En Oriente la tarea fue mucho
más dura. El partido republicano había reunido allí un poderoso ejército y,
para destruirlo, los triunviros tuvieron que recurrir a las armas. Casio,
gobernador de Siria, disponía de las legiones de Oriente; Bruto, gobernador de
Macedonia, encontró en este país balcánico numerosas tropas, compuestas en su
mayor parte por veteranos de las tropas pompeyanas. Para obtener dinero gravaron
a las provincias de Asia con onerosos impuestos y sometieron a esos territorios
a un saqueo sistemático. En el otoño del –42 Octavio y Antonio pasaron a Grecia
al frente de un ejército considerable. Bruto y Casio lograron oponerles 80.000
infantes y 20.000 jinetes; su flota, dueña del mar bajo el mando del hijo de
Pompeyo, interceptaba las comunicaciones de los triunviros con Italia, su base
de operaciones. Pronto se enfrentaron ambos ejércitos en las llanuras de
Filipos, en Macedonia. En el ejército republicano crecía la discordia y los dos
comandantes no se ponían de acuerdo sobre la táctica a seguir. Casio, conocedor
de las dificultades que tenía el enemigo, quería aplazar el choque para que sus
tropas se fuesen disgregando a causa de los motines y las deserciones. Bruto
quería terminar la guerra cuanto antes. Su opinión prevaleció y se decidió que
presentarían batalla de forma inmediata.

Registros contenidos en un conjunto de datos
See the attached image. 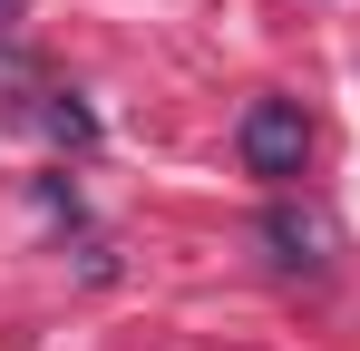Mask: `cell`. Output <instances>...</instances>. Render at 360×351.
Wrapping results in <instances>:
<instances>
[{
  "label": "cell",
  "instance_id": "1",
  "mask_svg": "<svg viewBox=\"0 0 360 351\" xmlns=\"http://www.w3.org/2000/svg\"><path fill=\"white\" fill-rule=\"evenodd\" d=\"M234 147H243V166H253V176L292 185L302 156H311V127H302L292 98H253V108H243V127H234Z\"/></svg>",
  "mask_w": 360,
  "mask_h": 351
},
{
  "label": "cell",
  "instance_id": "2",
  "mask_svg": "<svg viewBox=\"0 0 360 351\" xmlns=\"http://www.w3.org/2000/svg\"><path fill=\"white\" fill-rule=\"evenodd\" d=\"M263 244H273V264H331V225L311 205H273L263 215Z\"/></svg>",
  "mask_w": 360,
  "mask_h": 351
},
{
  "label": "cell",
  "instance_id": "3",
  "mask_svg": "<svg viewBox=\"0 0 360 351\" xmlns=\"http://www.w3.org/2000/svg\"><path fill=\"white\" fill-rule=\"evenodd\" d=\"M0 10H20V0H0Z\"/></svg>",
  "mask_w": 360,
  "mask_h": 351
}]
</instances>
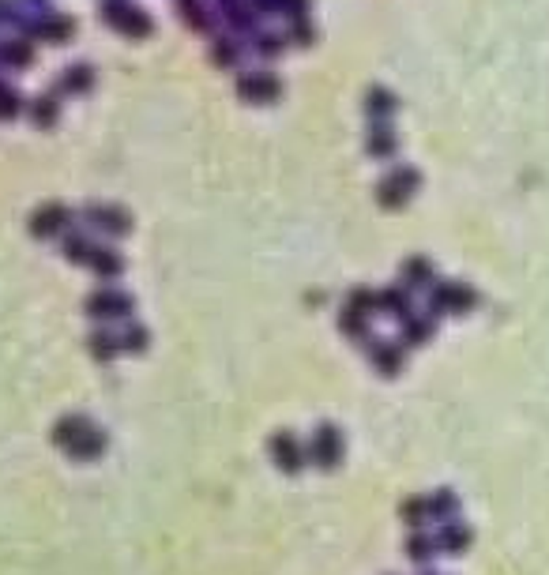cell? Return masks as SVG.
<instances>
[{
	"label": "cell",
	"instance_id": "32",
	"mask_svg": "<svg viewBox=\"0 0 549 575\" xmlns=\"http://www.w3.org/2000/svg\"><path fill=\"white\" fill-rule=\"evenodd\" d=\"M305 15H313V0H283V20H305Z\"/></svg>",
	"mask_w": 549,
	"mask_h": 575
},
{
	"label": "cell",
	"instance_id": "25",
	"mask_svg": "<svg viewBox=\"0 0 549 575\" xmlns=\"http://www.w3.org/2000/svg\"><path fill=\"white\" fill-rule=\"evenodd\" d=\"M365 113H369L373 121H388L395 113V95L384 91V87H373V91L365 95Z\"/></svg>",
	"mask_w": 549,
	"mask_h": 575
},
{
	"label": "cell",
	"instance_id": "26",
	"mask_svg": "<svg viewBox=\"0 0 549 575\" xmlns=\"http://www.w3.org/2000/svg\"><path fill=\"white\" fill-rule=\"evenodd\" d=\"M376 312L395 316V320H407V312H410L407 290H384V294H376Z\"/></svg>",
	"mask_w": 549,
	"mask_h": 575
},
{
	"label": "cell",
	"instance_id": "16",
	"mask_svg": "<svg viewBox=\"0 0 549 575\" xmlns=\"http://www.w3.org/2000/svg\"><path fill=\"white\" fill-rule=\"evenodd\" d=\"M90 87H95V68L90 64H68L57 83H53V91H57L61 98H76V95H87Z\"/></svg>",
	"mask_w": 549,
	"mask_h": 575
},
{
	"label": "cell",
	"instance_id": "15",
	"mask_svg": "<svg viewBox=\"0 0 549 575\" xmlns=\"http://www.w3.org/2000/svg\"><path fill=\"white\" fill-rule=\"evenodd\" d=\"M95 248H98V241H95V233H90V229H76V226H72L64 238H61V253H64V260L76 263V267H87L90 256H95Z\"/></svg>",
	"mask_w": 549,
	"mask_h": 575
},
{
	"label": "cell",
	"instance_id": "17",
	"mask_svg": "<svg viewBox=\"0 0 549 575\" xmlns=\"http://www.w3.org/2000/svg\"><path fill=\"white\" fill-rule=\"evenodd\" d=\"M87 267H90V275H95L98 282H117L124 275V256L117 253L114 245H98Z\"/></svg>",
	"mask_w": 549,
	"mask_h": 575
},
{
	"label": "cell",
	"instance_id": "8",
	"mask_svg": "<svg viewBox=\"0 0 549 575\" xmlns=\"http://www.w3.org/2000/svg\"><path fill=\"white\" fill-rule=\"evenodd\" d=\"M267 455L283 474H301L308 466L305 444L298 440V433H290V429H274V433L267 437Z\"/></svg>",
	"mask_w": 549,
	"mask_h": 575
},
{
	"label": "cell",
	"instance_id": "29",
	"mask_svg": "<svg viewBox=\"0 0 549 575\" xmlns=\"http://www.w3.org/2000/svg\"><path fill=\"white\" fill-rule=\"evenodd\" d=\"M429 279H433V271H429L426 260H407L402 263V282L407 286H426Z\"/></svg>",
	"mask_w": 549,
	"mask_h": 575
},
{
	"label": "cell",
	"instance_id": "22",
	"mask_svg": "<svg viewBox=\"0 0 549 575\" xmlns=\"http://www.w3.org/2000/svg\"><path fill=\"white\" fill-rule=\"evenodd\" d=\"M286 34H279V30H264V27H256L252 34H249V49L256 53V57H267V61H274V57H283L286 53Z\"/></svg>",
	"mask_w": 549,
	"mask_h": 575
},
{
	"label": "cell",
	"instance_id": "31",
	"mask_svg": "<svg viewBox=\"0 0 549 575\" xmlns=\"http://www.w3.org/2000/svg\"><path fill=\"white\" fill-rule=\"evenodd\" d=\"M23 15H27V8L20 0H0V27H20Z\"/></svg>",
	"mask_w": 549,
	"mask_h": 575
},
{
	"label": "cell",
	"instance_id": "33",
	"mask_svg": "<svg viewBox=\"0 0 549 575\" xmlns=\"http://www.w3.org/2000/svg\"><path fill=\"white\" fill-rule=\"evenodd\" d=\"M422 504H418V500H407V504H402V519H407V523L410 527H418V523H422Z\"/></svg>",
	"mask_w": 549,
	"mask_h": 575
},
{
	"label": "cell",
	"instance_id": "7",
	"mask_svg": "<svg viewBox=\"0 0 549 575\" xmlns=\"http://www.w3.org/2000/svg\"><path fill=\"white\" fill-rule=\"evenodd\" d=\"M237 98L249 105H271L283 98V79L267 68H249L237 76Z\"/></svg>",
	"mask_w": 549,
	"mask_h": 575
},
{
	"label": "cell",
	"instance_id": "24",
	"mask_svg": "<svg viewBox=\"0 0 549 575\" xmlns=\"http://www.w3.org/2000/svg\"><path fill=\"white\" fill-rule=\"evenodd\" d=\"M117 331H121V350H124V354H148V346H151V331L143 328V323L124 320V323H117Z\"/></svg>",
	"mask_w": 549,
	"mask_h": 575
},
{
	"label": "cell",
	"instance_id": "3",
	"mask_svg": "<svg viewBox=\"0 0 549 575\" xmlns=\"http://www.w3.org/2000/svg\"><path fill=\"white\" fill-rule=\"evenodd\" d=\"M83 312L95 320V323H124V320H132L136 312V297L121 290V286H98L95 294H87L83 301Z\"/></svg>",
	"mask_w": 549,
	"mask_h": 575
},
{
	"label": "cell",
	"instance_id": "27",
	"mask_svg": "<svg viewBox=\"0 0 549 575\" xmlns=\"http://www.w3.org/2000/svg\"><path fill=\"white\" fill-rule=\"evenodd\" d=\"M27 110V102H23V95L15 91V87L0 76V121H15Z\"/></svg>",
	"mask_w": 549,
	"mask_h": 575
},
{
	"label": "cell",
	"instance_id": "20",
	"mask_svg": "<svg viewBox=\"0 0 549 575\" xmlns=\"http://www.w3.org/2000/svg\"><path fill=\"white\" fill-rule=\"evenodd\" d=\"M365 350H369V362L376 365L380 376H395L402 369V350L395 343H384V338H365Z\"/></svg>",
	"mask_w": 549,
	"mask_h": 575
},
{
	"label": "cell",
	"instance_id": "9",
	"mask_svg": "<svg viewBox=\"0 0 549 575\" xmlns=\"http://www.w3.org/2000/svg\"><path fill=\"white\" fill-rule=\"evenodd\" d=\"M83 222L90 233H98V238H124V233H132V214L117 204H87Z\"/></svg>",
	"mask_w": 549,
	"mask_h": 575
},
{
	"label": "cell",
	"instance_id": "11",
	"mask_svg": "<svg viewBox=\"0 0 549 575\" xmlns=\"http://www.w3.org/2000/svg\"><path fill=\"white\" fill-rule=\"evenodd\" d=\"M215 12H218V20L226 23V30L241 34V38H249V34L260 27V12H256V0H215Z\"/></svg>",
	"mask_w": 549,
	"mask_h": 575
},
{
	"label": "cell",
	"instance_id": "5",
	"mask_svg": "<svg viewBox=\"0 0 549 575\" xmlns=\"http://www.w3.org/2000/svg\"><path fill=\"white\" fill-rule=\"evenodd\" d=\"M376 316V294L373 290H354L351 297H346L342 312H339V331L346 338H354V343H365L369 335V323Z\"/></svg>",
	"mask_w": 549,
	"mask_h": 575
},
{
	"label": "cell",
	"instance_id": "34",
	"mask_svg": "<svg viewBox=\"0 0 549 575\" xmlns=\"http://www.w3.org/2000/svg\"><path fill=\"white\" fill-rule=\"evenodd\" d=\"M410 556H414V561H429V556H433V546L426 542V538H414V542H410Z\"/></svg>",
	"mask_w": 549,
	"mask_h": 575
},
{
	"label": "cell",
	"instance_id": "10",
	"mask_svg": "<svg viewBox=\"0 0 549 575\" xmlns=\"http://www.w3.org/2000/svg\"><path fill=\"white\" fill-rule=\"evenodd\" d=\"M72 226H76V214H72V207H64V204H42L30 214V233L38 241H57Z\"/></svg>",
	"mask_w": 549,
	"mask_h": 575
},
{
	"label": "cell",
	"instance_id": "14",
	"mask_svg": "<svg viewBox=\"0 0 549 575\" xmlns=\"http://www.w3.org/2000/svg\"><path fill=\"white\" fill-rule=\"evenodd\" d=\"M87 354L95 357L98 365L117 362V354H124L121 350V331L114 328V323H98V328L87 335Z\"/></svg>",
	"mask_w": 549,
	"mask_h": 575
},
{
	"label": "cell",
	"instance_id": "23",
	"mask_svg": "<svg viewBox=\"0 0 549 575\" xmlns=\"http://www.w3.org/2000/svg\"><path fill=\"white\" fill-rule=\"evenodd\" d=\"M365 151H369L373 158H392L395 154V132L388 121H376L369 136H365Z\"/></svg>",
	"mask_w": 549,
	"mask_h": 575
},
{
	"label": "cell",
	"instance_id": "18",
	"mask_svg": "<svg viewBox=\"0 0 549 575\" xmlns=\"http://www.w3.org/2000/svg\"><path fill=\"white\" fill-rule=\"evenodd\" d=\"M34 64V42L23 38V34H15V38L0 42V68L4 71H23Z\"/></svg>",
	"mask_w": 549,
	"mask_h": 575
},
{
	"label": "cell",
	"instance_id": "35",
	"mask_svg": "<svg viewBox=\"0 0 549 575\" xmlns=\"http://www.w3.org/2000/svg\"><path fill=\"white\" fill-rule=\"evenodd\" d=\"M20 4H23L27 12H42V8H49V0H20Z\"/></svg>",
	"mask_w": 549,
	"mask_h": 575
},
{
	"label": "cell",
	"instance_id": "6",
	"mask_svg": "<svg viewBox=\"0 0 549 575\" xmlns=\"http://www.w3.org/2000/svg\"><path fill=\"white\" fill-rule=\"evenodd\" d=\"M308 452V462L320 466V471H339L342 466V455H346V437L339 425H317V433L308 437L305 444Z\"/></svg>",
	"mask_w": 549,
	"mask_h": 575
},
{
	"label": "cell",
	"instance_id": "4",
	"mask_svg": "<svg viewBox=\"0 0 549 575\" xmlns=\"http://www.w3.org/2000/svg\"><path fill=\"white\" fill-rule=\"evenodd\" d=\"M102 23L124 38H148L155 30V20L143 12L136 0H102Z\"/></svg>",
	"mask_w": 549,
	"mask_h": 575
},
{
	"label": "cell",
	"instance_id": "2",
	"mask_svg": "<svg viewBox=\"0 0 549 575\" xmlns=\"http://www.w3.org/2000/svg\"><path fill=\"white\" fill-rule=\"evenodd\" d=\"M30 42H46V46H68L76 38V20H72L68 12H53V8H42V12H27L23 23L15 27Z\"/></svg>",
	"mask_w": 549,
	"mask_h": 575
},
{
	"label": "cell",
	"instance_id": "12",
	"mask_svg": "<svg viewBox=\"0 0 549 575\" xmlns=\"http://www.w3.org/2000/svg\"><path fill=\"white\" fill-rule=\"evenodd\" d=\"M245 38L233 30H211V42H207V57L215 68H237L245 61Z\"/></svg>",
	"mask_w": 549,
	"mask_h": 575
},
{
	"label": "cell",
	"instance_id": "1",
	"mask_svg": "<svg viewBox=\"0 0 549 575\" xmlns=\"http://www.w3.org/2000/svg\"><path fill=\"white\" fill-rule=\"evenodd\" d=\"M53 444L61 447L68 459L76 462H95L106 455L109 437L98 421H90L87 414H64L57 425H53Z\"/></svg>",
	"mask_w": 549,
	"mask_h": 575
},
{
	"label": "cell",
	"instance_id": "19",
	"mask_svg": "<svg viewBox=\"0 0 549 575\" xmlns=\"http://www.w3.org/2000/svg\"><path fill=\"white\" fill-rule=\"evenodd\" d=\"M27 117L34 129H53V124L61 121V95L57 91H46L38 98H30L27 102Z\"/></svg>",
	"mask_w": 549,
	"mask_h": 575
},
{
	"label": "cell",
	"instance_id": "13",
	"mask_svg": "<svg viewBox=\"0 0 549 575\" xmlns=\"http://www.w3.org/2000/svg\"><path fill=\"white\" fill-rule=\"evenodd\" d=\"M414 185H418V177H414L407 166H395V170L376 185V200H380L384 207H402V204L410 200Z\"/></svg>",
	"mask_w": 549,
	"mask_h": 575
},
{
	"label": "cell",
	"instance_id": "30",
	"mask_svg": "<svg viewBox=\"0 0 549 575\" xmlns=\"http://www.w3.org/2000/svg\"><path fill=\"white\" fill-rule=\"evenodd\" d=\"M429 335H433V323H429V320H407V323H402V338H407L410 346L426 343Z\"/></svg>",
	"mask_w": 549,
	"mask_h": 575
},
{
	"label": "cell",
	"instance_id": "21",
	"mask_svg": "<svg viewBox=\"0 0 549 575\" xmlns=\"http://www.w3.org/2000/svg\"><path fill=\"white\" fill-rule=\"evenodd\" d=\"M177 15L196 34H211L215 30V8H207V0H177Z\"/></svg>",
	"mask_w": 549,
	"mask_h": 575
},
{
	"label": "cell",
	"instance_id": "28",
	"mask_svg": "<svg viewBox=\"0 0 549 575\" xmlns=\"http://www.w3.org/2000/svg\"><path fill=\"white\" fill-rule=\"evenodd\" d=\"M286 42L290 46H313L317 42V27H313V15H305V20H290L286 27Z\"/></svg>",
	"mask_w": 549,
	"mask_h": 575
}]
</instances>
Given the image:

(Lo solicitado): Resume en una lista de viñetas el párrafo del pasaje citado que empieza por «En Oriente la tarea fue mucho más dura» y conserva sus datos principales.

(Tarea resuelta):
- En Oriente, el partido republicano había reunido un poderoso ejército, y los triunviros tuvieron que recurrir a las armas.
- Casio, gobernador de Siria, disponía de las legiones de Oriente. Bruto, gobernador de Macedonia, contaba con numerosas tropas, en su mayoría veteranos pompeyanos.
- Para obtener dinero, se gravó a las provincias de Asia con onerosos impuestos y se las sometió a un saqueo sistemático.
- En el otoño del –42, Octavio y Antonio pasaron a Grecia con un ejército considerable.
- Bruto y Casio reunieron 80.000 infantes y 20.000 jinetes. Su flota, dirigida por el hijo de Pompeyo, dominaba el mar y cortaba las comunicaciones de los triunviros con Italia.
- Los ejércitos se enfrentaron en las llanuras de Filipos, en Macedonia.
- Entre los republicanos crecía la discordia. Casio quería aplazar el choque para que el enemigo se disgregara por motines y deserciones, y Bruto quería terminar la guerra cuanto antes.
- Se impuso la opinión de Bruto y se decidió presentar batalla de inmediato.